The most interesting work on the disc is the Piano Sonata #4 in E-flat by Mozart, K. K282, which starts with a slow movement (the only one besides the Turkish as far as I can remember).  As shown on line the Sonata is unusual in ending softly.
He then plays the Impromptu #2 in A-flat of Schubert, Op. 142 (opus numbers not in sequence). Then he gives us a Brahms Waltz in A-flat, Op. 39, #15, and concludes with a “Dedication” by Robert Schumann, as transcribed by Franz Liszt. It sounds familiar and fits Pandolfi’s somewhat exhibitionistic style.

Friday, February 23, 2018

Korean folk song "Arirang" at Winter Olympics

A particular Korean folk song called “Arirnag” is getting attention at the Pyeonchang Winter Olympics.

Andrew Keh in the New York Times calls it “A Ubiquitous Tunethat United Koreans” (Friday, February 23, 2018, p. B9). 

It is a slow melody in triple time, sung in unison with high female voices.

Does this music have political significance in North Korea really thinks it can force unification on its terms (maybe without nuclear weapons)? But that sounds like expropriation.
Wikipedia attribution link for p.d. image of Stadium, from Pence’s visit.

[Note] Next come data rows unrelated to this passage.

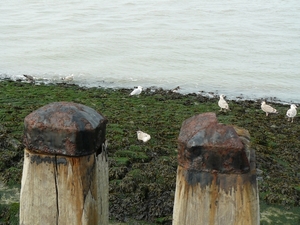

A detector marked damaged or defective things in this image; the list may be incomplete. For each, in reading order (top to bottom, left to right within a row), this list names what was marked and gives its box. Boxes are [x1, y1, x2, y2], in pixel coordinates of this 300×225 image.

rusty metal cap [23, 102, 108, 156]
rusty metal cap [178, 112, 251, 174]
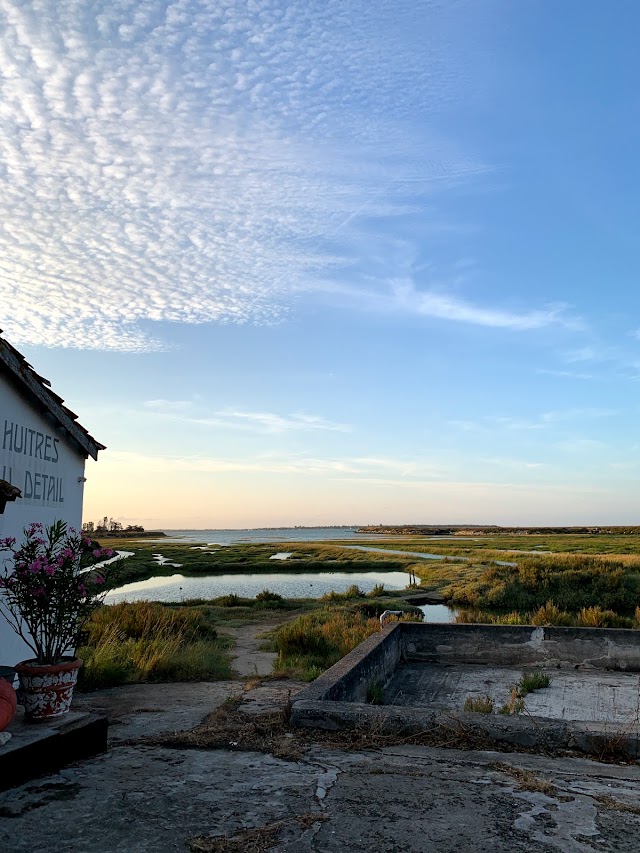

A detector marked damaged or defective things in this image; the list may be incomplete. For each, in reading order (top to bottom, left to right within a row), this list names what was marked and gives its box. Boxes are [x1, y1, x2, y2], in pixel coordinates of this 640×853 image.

cracked concrete ground [1, 684, 640, 852]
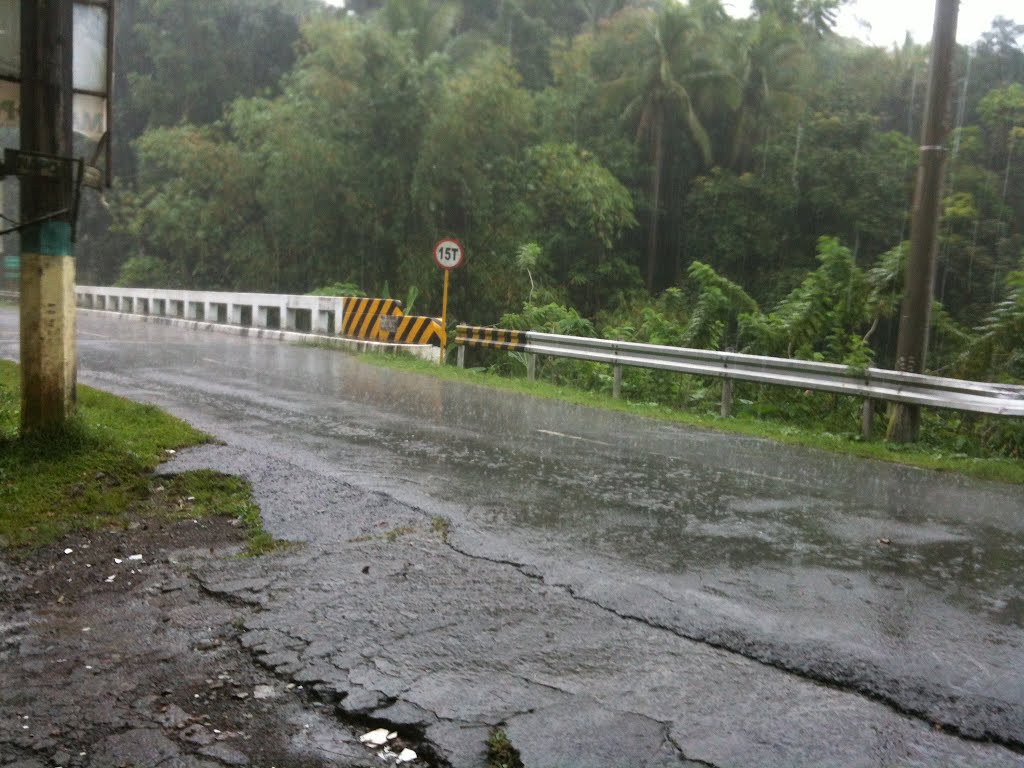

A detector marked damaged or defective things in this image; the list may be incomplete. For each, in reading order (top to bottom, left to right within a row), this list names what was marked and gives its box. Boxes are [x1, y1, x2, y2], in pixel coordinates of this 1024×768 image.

cracked asphalt surface [2, 309, 1024, 765]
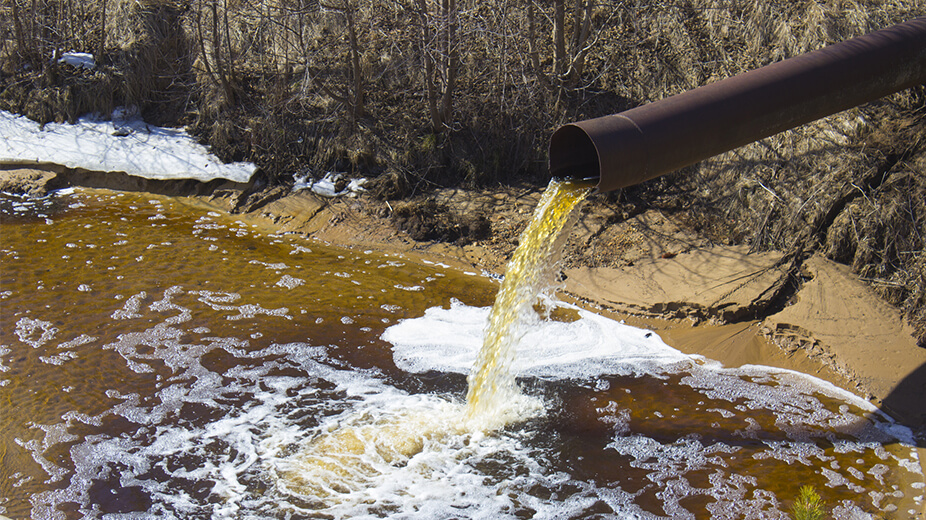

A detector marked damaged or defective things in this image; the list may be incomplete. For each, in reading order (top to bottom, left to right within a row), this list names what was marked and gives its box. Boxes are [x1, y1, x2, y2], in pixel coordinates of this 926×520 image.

rusty discharge pipe [552, 17, 926, 195]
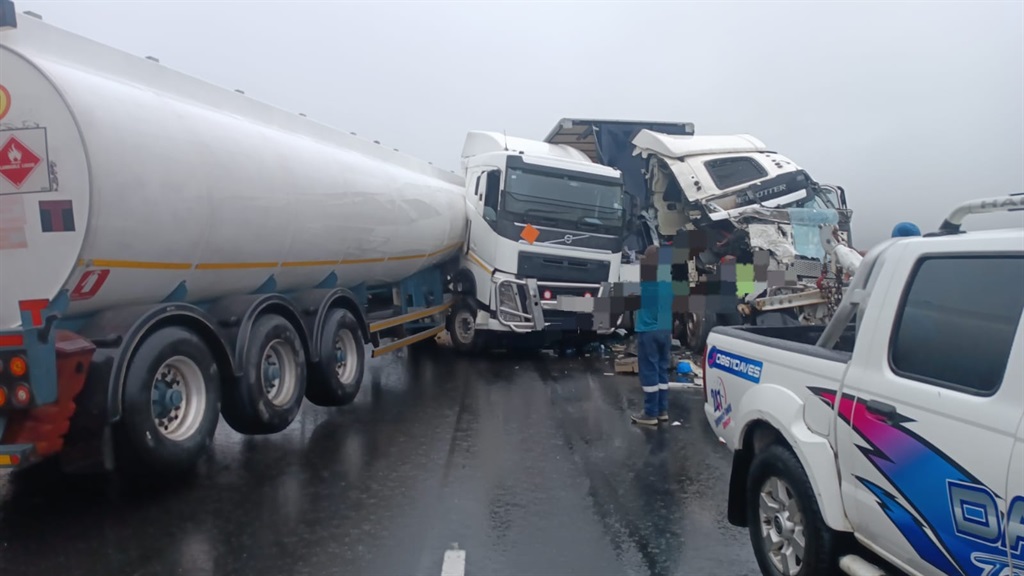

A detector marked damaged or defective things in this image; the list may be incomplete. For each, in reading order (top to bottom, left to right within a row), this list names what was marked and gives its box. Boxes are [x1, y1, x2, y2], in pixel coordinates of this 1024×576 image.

Thursday, February 08, 2018

The Brahms Handel Variations and Fugue, an old favorite of mine

The Variations and Fugue on a Theme of Handel, Op. 24, by Johannes Brahms, was one of my favorite piano compositions when I was a teen.  Could I really play it? 

The work is known for its very formal structure, with its observation of repeats. Wikipedia offers one of the largest and detailed formal analytic writeups of the work for anything in piano literature, with the full score. The entire score will display on a Google search!  This is an example of “orchestral” piano writing.